ACTIVITY: Copy everything in the records, character for character, except images.

LISTED RECORDS:
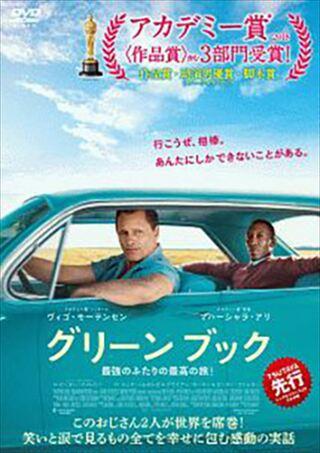 DVD「グリーンブック」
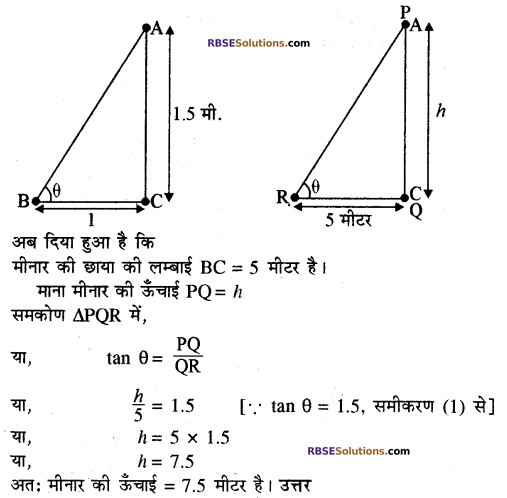 RBSE Solutions for Class 10 Maths Chapter 8 ऊँचाई और दूरी Additional Questions 35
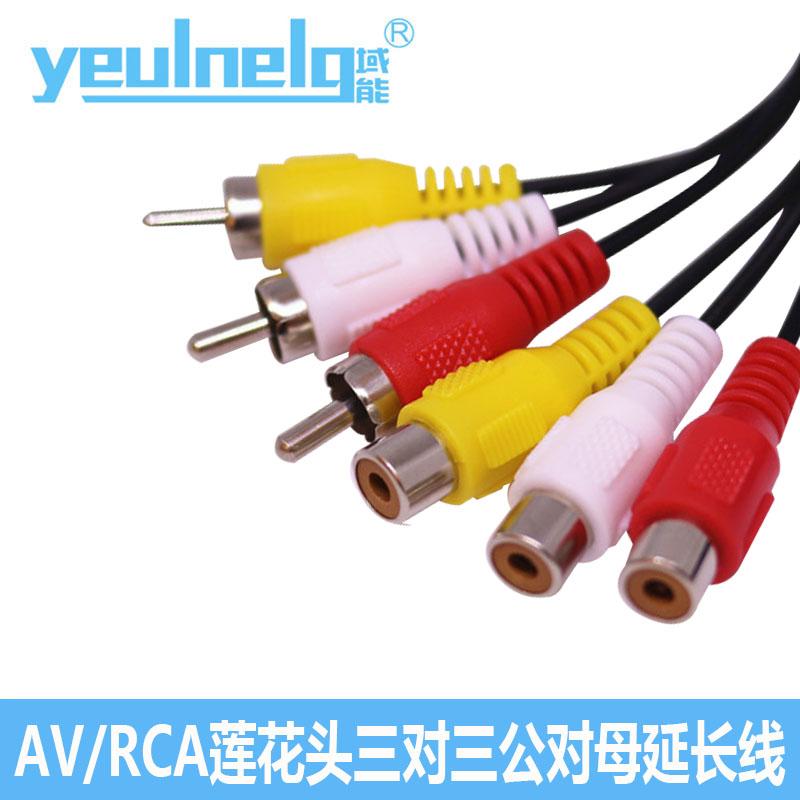 域能AV莲花音视频线6头RCA公对母3对3电视投影仪机顶盒延长连接线
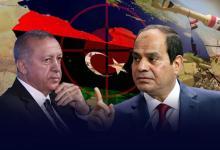 eBlue_economy_ترسيم _الحدود_بين_مصر_وتركيا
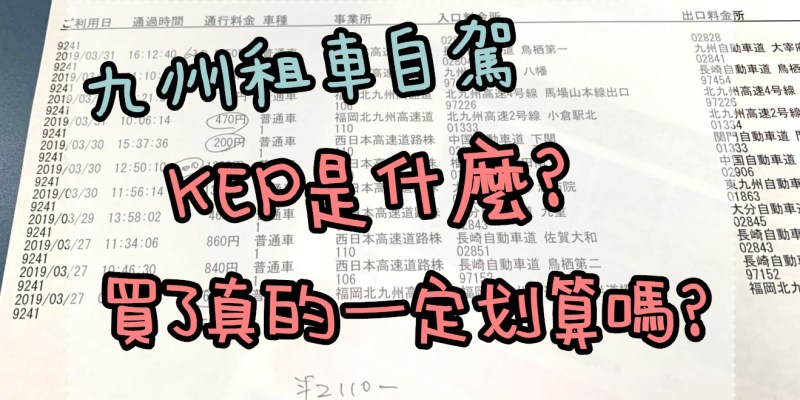九州自駕 | 九州租車 買KEP  ( Kyushu Expressway Pass ) 划算嗎? 試算教學、自駕路線分享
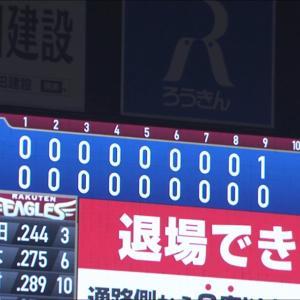 同一カード 3タテ!キターwwwww  チーム4連勝!!
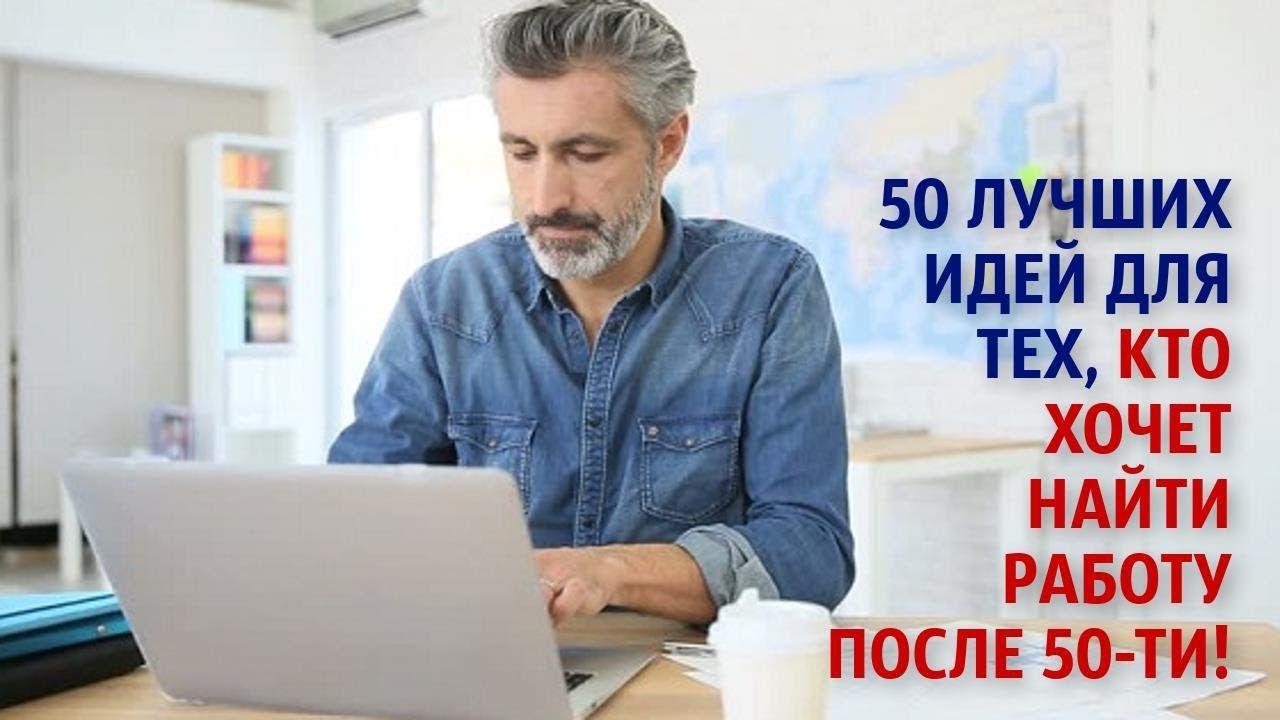 Хоум-кредит личный кабинет онлайн интернет банк личный кабинет вход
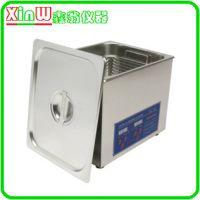 小型超声波清洗机/超声波清洗设备厂家现货直销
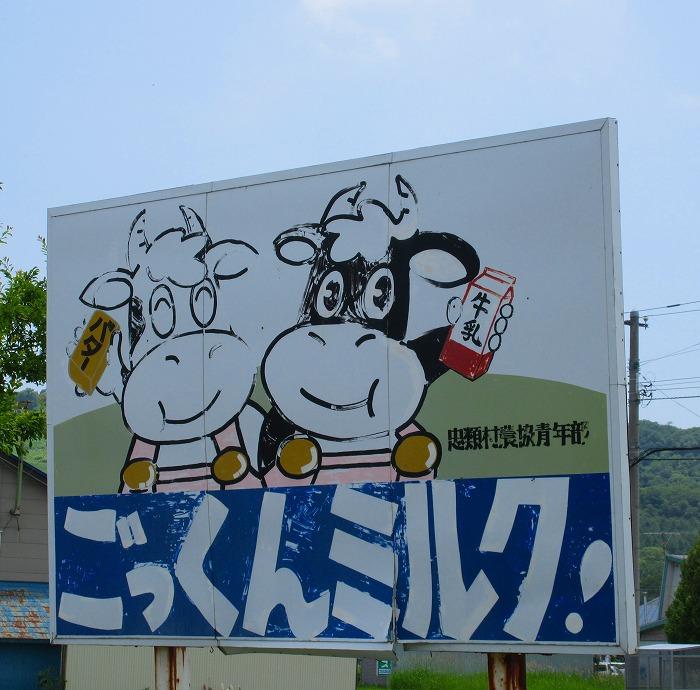 2017 北海道 ツーリング スーパーカブの旅 6日目-1  上士幌航空公園キャンプ場~大樹町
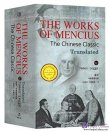 The Works of Mencius - The Chinese Classic Translated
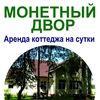Аренда коттеджа на сутки Екатеринбург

SOLUTION TO THIS PROBLEM:
 DVD「グリーンブック」
 RBSE Solutions for Class 10 Maths Chapter 8 ऊँचाई और दूरी Additional Questions 35
 域能AV莲花音视频线6头RCA公对母3对3电视投影仪机顶盒延长连接线
 eBlue_economy_ترسيم _الحدود_بين_مصر_وتركيا
九州自駕 | 九州租車 買KEP  ( Kyushu Expressway Pass ) 划算嗎? 試算教學、自駕路線分享
 同一カード 3タテ!キターwwwww  チーム4連勝!!
 Хоум-кредит личный кабинет онлайн интернет банк личный кабинет вход
 小型超声波清洗机/超声波清洗设备厂家现货直销
 2017 北海道 ツーリング スーパーカブの旅 6日目-1  上士幌航空公園キャンプ場~大樹町
 The Works of Mencius - The Chinese Classic Translated
Аренда коттеджа на сутки Екатеринбург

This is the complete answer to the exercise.